§ **Challenge**
Reproduce the following records line for line, without any changes.

Portion of a data file
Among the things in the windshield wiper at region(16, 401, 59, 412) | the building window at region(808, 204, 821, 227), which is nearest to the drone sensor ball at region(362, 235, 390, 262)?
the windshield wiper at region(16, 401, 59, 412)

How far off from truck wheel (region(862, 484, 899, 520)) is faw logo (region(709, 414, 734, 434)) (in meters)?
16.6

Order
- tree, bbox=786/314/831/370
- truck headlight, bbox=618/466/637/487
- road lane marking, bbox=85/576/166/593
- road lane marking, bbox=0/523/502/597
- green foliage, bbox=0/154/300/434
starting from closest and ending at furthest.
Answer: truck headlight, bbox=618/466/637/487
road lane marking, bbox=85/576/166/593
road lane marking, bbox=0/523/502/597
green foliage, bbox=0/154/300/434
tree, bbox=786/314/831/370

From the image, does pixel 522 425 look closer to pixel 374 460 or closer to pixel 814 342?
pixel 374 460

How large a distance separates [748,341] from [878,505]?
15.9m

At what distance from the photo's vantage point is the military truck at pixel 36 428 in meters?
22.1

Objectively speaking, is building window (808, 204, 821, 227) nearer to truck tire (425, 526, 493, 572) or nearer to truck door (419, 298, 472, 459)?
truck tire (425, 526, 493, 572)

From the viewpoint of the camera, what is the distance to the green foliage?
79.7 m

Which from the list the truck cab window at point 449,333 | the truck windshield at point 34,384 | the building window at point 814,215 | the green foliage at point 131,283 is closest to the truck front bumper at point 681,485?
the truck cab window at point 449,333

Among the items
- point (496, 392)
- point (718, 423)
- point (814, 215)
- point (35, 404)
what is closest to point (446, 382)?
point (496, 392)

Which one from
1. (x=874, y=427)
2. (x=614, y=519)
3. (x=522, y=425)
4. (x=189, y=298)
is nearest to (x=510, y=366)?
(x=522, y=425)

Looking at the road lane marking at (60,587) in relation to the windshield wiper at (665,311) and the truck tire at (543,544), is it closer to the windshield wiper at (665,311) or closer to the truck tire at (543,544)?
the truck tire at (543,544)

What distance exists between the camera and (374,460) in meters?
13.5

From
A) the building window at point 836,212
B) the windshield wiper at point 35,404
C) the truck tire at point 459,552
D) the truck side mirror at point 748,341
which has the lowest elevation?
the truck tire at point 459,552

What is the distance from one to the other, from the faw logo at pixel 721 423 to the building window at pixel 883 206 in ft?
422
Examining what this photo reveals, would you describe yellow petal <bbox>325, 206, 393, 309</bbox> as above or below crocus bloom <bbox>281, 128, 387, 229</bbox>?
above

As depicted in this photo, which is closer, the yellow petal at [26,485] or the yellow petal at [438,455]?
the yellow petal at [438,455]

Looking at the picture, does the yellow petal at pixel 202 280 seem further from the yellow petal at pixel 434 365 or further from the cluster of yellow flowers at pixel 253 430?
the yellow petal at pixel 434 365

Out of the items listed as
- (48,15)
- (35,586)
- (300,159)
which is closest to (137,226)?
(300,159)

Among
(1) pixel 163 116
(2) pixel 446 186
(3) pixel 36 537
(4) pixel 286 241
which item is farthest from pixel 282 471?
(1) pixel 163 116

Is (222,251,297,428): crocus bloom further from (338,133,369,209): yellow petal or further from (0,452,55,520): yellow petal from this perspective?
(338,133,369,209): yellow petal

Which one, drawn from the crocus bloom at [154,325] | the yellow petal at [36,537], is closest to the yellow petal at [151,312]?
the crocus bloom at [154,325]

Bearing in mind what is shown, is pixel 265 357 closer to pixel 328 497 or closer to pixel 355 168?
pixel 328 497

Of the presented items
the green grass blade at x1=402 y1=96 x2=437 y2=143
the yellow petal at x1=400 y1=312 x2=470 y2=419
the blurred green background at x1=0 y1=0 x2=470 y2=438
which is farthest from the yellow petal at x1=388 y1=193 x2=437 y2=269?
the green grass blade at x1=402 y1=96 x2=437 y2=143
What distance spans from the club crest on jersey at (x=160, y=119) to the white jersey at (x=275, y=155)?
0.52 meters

§ **The reply**
Among the things in the windshield wiper at region(16, 401, 59, 412) | the building window at region(808, 204, 821, 227), which is nearest to the drone sensor ball at region(362, 235, 390, 262)?
the windshield wiper at region(16, 401, 59, 412)

How far off from truck wheel (region(862, 484, 899, 520)) is faw logo (region(709, 414, 734, 434)) (in meters)?
16.6

Order
- tree, bbox=786/314/831/370
- truck headlight, bbox=618/466/637/487
- road lane marking, bbox=85/576/166/593
- road lane marking, bbox=0/523/502/597
- green foliage, bbox=0/154/300/434
starting from closest and ending at furthest.
Answer: truck headlight, bbox=618/466/637/487
road lane marking, bbox=85/576/166/593
road lane marking, bbox=0/523/502/597
green foliage, bbox=0/154/300/434
tree, bbox=786/314/831/370

From the image, does pixel 522 425 look closer to pixel 374 460 or closer to pixel 814 342?
pixel 374 460

How large a distance separates [748,341] from [878,505]?
15.9m

At what distance from the photo's vantage point is the military truck at pixel 36 428 in meters?
22.1

Objectively speaking, is building window (808, 204, 821, 227) nearer to truck tire (425, 526, 493, 572) or nearer to truck door (419, 298, 472, 459)?
truck tire (425, 526, 493, 572)

From the viewpoint of the camera, what is the distance to the green foliage?
79.7 m

Which from the list the truck cab window at point 449,333 | the truck windshield at point 34,384 | the building window at point 814,215 | the green foliage at point 131,283 is closest to the truck front bumper at point 681,485?
the truck cab window at point 449,333

Among the items
- point (496, 392)
- point (718, 423)
- point (814, 215)
- point (35, 404)
what is closest to point (446, 382)?
point (496, 392)

Which one from
1. (x=874, y=427)
2. (x=614, y=519)
3. (x=522, y=425)
4. (x=189, y=298)
is nearest to (x=510, y=366)?
(x=522, y=425)

Looking at the road lane marking at (60,587) in relation to the windshield wiper at (665,311) and the truck tire at (543,544), is it closer to the windshield wiper at (665,311) or closer to the truck tire at (543,544)?
the truck tire at (543,544)

What distance exists between the camera and (374,460) in meters?
13.5

From
A) the building window at point 836,212
B) the windshield wiper at point 35,404
C) the truck tire at point 459,552
D) the truck side mirror at point 748,341
which has the lowest elevation?
the truck tire at point 459,552

What is the distance from one to the other, from the faw logo at pixel 721 423 to the building window at pixel 883 206 in ft?
422
Examining what this photo reveals, would you describe yellow petal <bbox>325, 206, 393, 309</bbox> as above or below crocus bloom <bbox>281, 128, 387, 229</bbox>?
above

As depicted in this photo, which is closer, the yellow petal at [26,485] or the yellow petal at [438,455]?
the yellow petal at [438,455]

Looking at the picture, does the yellow petal at pixel 202 280 seem further from the yellow petal at pixel 434 365 or further from the cluster of yellow flowers at pixel 253 430?
the yellow petal at pixel 434 365

Out of the items listed as
- (48,15)
- (35,586)
- (300,159)
which is closest to (137,226)?
(300,159)

Among
(1) pixel 163 116
(2) pixel 446 186
(3) pixel 36 537
(4) pixel 286 241
which item is farthest from pixel 282 471?
(1) pixel 163 116

Is (222,251,297,428): crocus bloom further from (338,133,369,209): yellow petal or further from (0,452,55,520): yellow petal from this perspective?
(338,133,369,209): yellow petal

Which one, drawn from the crocus bloom at [154,325] | the yellow petal at [36,537], is closest to the yellow petal at [151,312]?
the crocus bloom at [154,325]

Bearing in mind what is shown, is pixel 265 357 closer to pixel 328 497 or closer to pixel 355 168?
pixel 328 497

Of the presented items
the green grass blade at x1=402 y1=96 x2=437 y2=143
the yellow petal at x1=400 y1=312 x2=470 y2=419
the blurred green background at x1=0 y1=0 x2=470 y2=438
which is farthest from the yellow petal at x1=388 y1=193 x2=437 y2=269?
the green grass blade at x1=402 y1=96 x2=437 y2=143
What distance spans from the club crest on jersey at (x=160, y=119) to the white jersey at (x=275, y=155)?
0.52 meters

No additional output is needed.